When the King was disappointed from all the earthly ways of curing his beloved, he turned to the Divine. He engaged in sincere and wholehearted prayer. He was in the midst of prayer and confessing his weaknesses that he fell asleep.

He dreamt of a enlightened sage who said to him: “ Tomorrow we will send you a capable physician.”

Next day, the King found the physician he had been told. He took the new physician to his beloved’s bed. The physician started his diagnosis and found that the cause of her ailment is not related to the body, but the soul. He found she had the sickness of love.

Yes, the Handmaiden was in love with a young goldsmith from Samarghand. The King heeded the enlightened physician’s advice and sent messengers to Samarghand to bring the goldsmith to his court.

When they returned with the goldsmith, the King, as recommended by the enlightened physician, wed the goldsmith and the Handmaiden. They lived in happiness for six months. After this period, the physician was inspired by a divine message to give the goldsmith a potion that would decrease his physical appeal. The Handmaiden gradually lost interest in the Goldsmith as his physical appearance declined. This divine order to give the potion is comparable to the divine order given to Abraham to sacrifice Ishmael his son for the Lord.
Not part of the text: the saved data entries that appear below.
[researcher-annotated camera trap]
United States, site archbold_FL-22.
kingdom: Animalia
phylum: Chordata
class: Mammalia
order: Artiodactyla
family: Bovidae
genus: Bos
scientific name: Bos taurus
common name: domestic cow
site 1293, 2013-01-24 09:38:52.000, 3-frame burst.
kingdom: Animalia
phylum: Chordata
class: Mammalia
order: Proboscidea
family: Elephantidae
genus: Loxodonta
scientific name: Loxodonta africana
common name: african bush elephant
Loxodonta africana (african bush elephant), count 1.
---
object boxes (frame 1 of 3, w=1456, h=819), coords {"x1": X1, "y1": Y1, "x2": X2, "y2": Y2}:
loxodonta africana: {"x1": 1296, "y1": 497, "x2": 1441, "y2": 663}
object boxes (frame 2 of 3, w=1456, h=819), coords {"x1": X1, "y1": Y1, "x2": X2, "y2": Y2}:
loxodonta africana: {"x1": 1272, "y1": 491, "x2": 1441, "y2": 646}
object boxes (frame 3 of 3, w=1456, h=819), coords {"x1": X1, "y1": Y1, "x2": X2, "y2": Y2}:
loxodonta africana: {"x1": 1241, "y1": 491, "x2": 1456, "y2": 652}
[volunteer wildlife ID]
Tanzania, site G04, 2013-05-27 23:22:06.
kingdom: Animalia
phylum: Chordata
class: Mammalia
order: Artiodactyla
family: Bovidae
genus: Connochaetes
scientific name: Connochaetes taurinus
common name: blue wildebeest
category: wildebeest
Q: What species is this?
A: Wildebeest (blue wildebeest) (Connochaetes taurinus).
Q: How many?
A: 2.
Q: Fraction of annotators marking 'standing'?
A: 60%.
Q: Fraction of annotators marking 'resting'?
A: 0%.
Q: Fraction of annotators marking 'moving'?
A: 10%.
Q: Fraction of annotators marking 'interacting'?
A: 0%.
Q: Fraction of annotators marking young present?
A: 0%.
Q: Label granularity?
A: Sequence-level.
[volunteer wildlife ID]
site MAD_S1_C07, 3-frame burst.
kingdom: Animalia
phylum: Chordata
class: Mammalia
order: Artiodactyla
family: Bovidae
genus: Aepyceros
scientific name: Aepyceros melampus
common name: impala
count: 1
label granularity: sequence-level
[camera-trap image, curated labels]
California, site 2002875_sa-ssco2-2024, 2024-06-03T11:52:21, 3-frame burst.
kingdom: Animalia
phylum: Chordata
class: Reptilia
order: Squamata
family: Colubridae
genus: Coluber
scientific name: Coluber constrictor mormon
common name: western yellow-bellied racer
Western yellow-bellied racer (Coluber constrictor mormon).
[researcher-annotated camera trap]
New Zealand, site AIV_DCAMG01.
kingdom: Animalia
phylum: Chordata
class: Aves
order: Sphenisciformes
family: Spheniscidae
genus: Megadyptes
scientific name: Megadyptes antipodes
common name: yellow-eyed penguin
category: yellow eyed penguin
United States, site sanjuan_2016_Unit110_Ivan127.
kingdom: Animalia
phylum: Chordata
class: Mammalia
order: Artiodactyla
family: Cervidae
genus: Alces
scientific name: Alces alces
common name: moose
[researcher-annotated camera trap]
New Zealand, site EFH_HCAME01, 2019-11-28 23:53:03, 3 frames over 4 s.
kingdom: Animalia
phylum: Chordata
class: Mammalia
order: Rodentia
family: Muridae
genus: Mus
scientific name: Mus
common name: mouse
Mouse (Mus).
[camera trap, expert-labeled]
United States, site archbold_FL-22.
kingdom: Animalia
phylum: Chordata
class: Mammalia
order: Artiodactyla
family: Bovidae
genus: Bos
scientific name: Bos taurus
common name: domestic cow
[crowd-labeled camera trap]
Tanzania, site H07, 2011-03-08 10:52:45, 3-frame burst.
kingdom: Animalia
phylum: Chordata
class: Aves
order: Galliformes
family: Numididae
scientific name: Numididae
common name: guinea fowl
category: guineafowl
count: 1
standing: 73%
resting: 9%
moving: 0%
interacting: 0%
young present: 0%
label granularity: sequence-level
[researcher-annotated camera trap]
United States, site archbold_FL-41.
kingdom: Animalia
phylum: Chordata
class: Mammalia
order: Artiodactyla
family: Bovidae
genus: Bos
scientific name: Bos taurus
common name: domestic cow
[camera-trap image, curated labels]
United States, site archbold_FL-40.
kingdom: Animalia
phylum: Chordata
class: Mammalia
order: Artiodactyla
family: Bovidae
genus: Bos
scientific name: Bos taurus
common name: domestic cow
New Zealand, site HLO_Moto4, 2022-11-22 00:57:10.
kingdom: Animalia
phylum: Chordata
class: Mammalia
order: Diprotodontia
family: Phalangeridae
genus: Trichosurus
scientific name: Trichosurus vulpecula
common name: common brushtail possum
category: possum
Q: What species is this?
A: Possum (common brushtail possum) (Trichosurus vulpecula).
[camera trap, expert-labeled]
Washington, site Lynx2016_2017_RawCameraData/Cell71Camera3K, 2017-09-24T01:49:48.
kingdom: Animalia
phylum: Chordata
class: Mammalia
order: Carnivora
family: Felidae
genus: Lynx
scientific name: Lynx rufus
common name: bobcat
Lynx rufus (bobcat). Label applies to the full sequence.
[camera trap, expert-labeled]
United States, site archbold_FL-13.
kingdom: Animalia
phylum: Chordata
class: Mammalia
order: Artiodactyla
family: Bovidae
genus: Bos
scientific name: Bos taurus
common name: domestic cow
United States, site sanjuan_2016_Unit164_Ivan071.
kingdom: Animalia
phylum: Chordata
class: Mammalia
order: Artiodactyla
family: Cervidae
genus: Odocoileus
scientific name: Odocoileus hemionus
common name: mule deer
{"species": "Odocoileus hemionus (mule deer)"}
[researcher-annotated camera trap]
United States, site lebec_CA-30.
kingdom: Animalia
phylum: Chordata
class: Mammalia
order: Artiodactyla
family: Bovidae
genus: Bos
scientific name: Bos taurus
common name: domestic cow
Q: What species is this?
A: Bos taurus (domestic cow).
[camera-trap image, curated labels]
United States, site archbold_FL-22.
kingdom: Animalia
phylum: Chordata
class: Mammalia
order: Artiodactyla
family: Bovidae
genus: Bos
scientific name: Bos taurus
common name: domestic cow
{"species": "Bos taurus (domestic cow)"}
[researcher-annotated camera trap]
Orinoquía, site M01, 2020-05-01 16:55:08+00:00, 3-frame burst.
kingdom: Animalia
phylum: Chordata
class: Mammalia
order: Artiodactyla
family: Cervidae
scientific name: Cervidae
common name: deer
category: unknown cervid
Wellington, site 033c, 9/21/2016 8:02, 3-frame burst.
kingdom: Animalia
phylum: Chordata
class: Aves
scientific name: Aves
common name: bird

These affairs are not as they seem on the surface and have deeply hidden secrets which are not easily known to mankind.

After the Handmaiden realized that the King loved her so dearly that he would facilitate the wedding his beloved to another if that made her happy. After that, the Handmaiden truly saw the King’s deep love and joined him in matrimony.

Prelude to the Masnavi - The Tale of the Flute

Masnavi Maanavi of Rumi, Lines 1-16, Translated on 4-22-2008
The Inner Couplets by Rumi

The Tale of the Flute

Listen to the flute; it has a tale to tell,
It complains of all separations,

Since I was torn from my reedbed,
Men and women have moaned from my cry

Give me someone torn in separation
So I can tell them of the pain of longing

Whoever is left far from their source
Will seek to regain their time of union
[Will seek to regain a way of recourse]

My secret is not far from my cry
Yet they haven’t that light, the ear and eye

Body from soul; soul from body are not hidden
People have no command of this inner vision

The air in the flute is really fire
Those without this fire; go expire!

Into the flute fell the fire of love,
The bubble of wine is the bubble of love

Those cut from their love should sit with the flute
And have its tales rend asunder their veils

Who has ever seen: as one, poison and antidote, as the flute?
Who has beheld a more eager friend, as the flute?

The flute sings of the way with tribulations
It tells us tales of insane love

The secret keeper of this mind is none other than no-mind
Did you know: the tongue’s best customer is the ear

In this sorrow of ours; the days go by
The days go by with burning longing

But as the days go by, utter “Begone! No fear!
Stay with me, who besides you, there is Pure."


[Gar rooz ha raftand, goo ro, baak nist!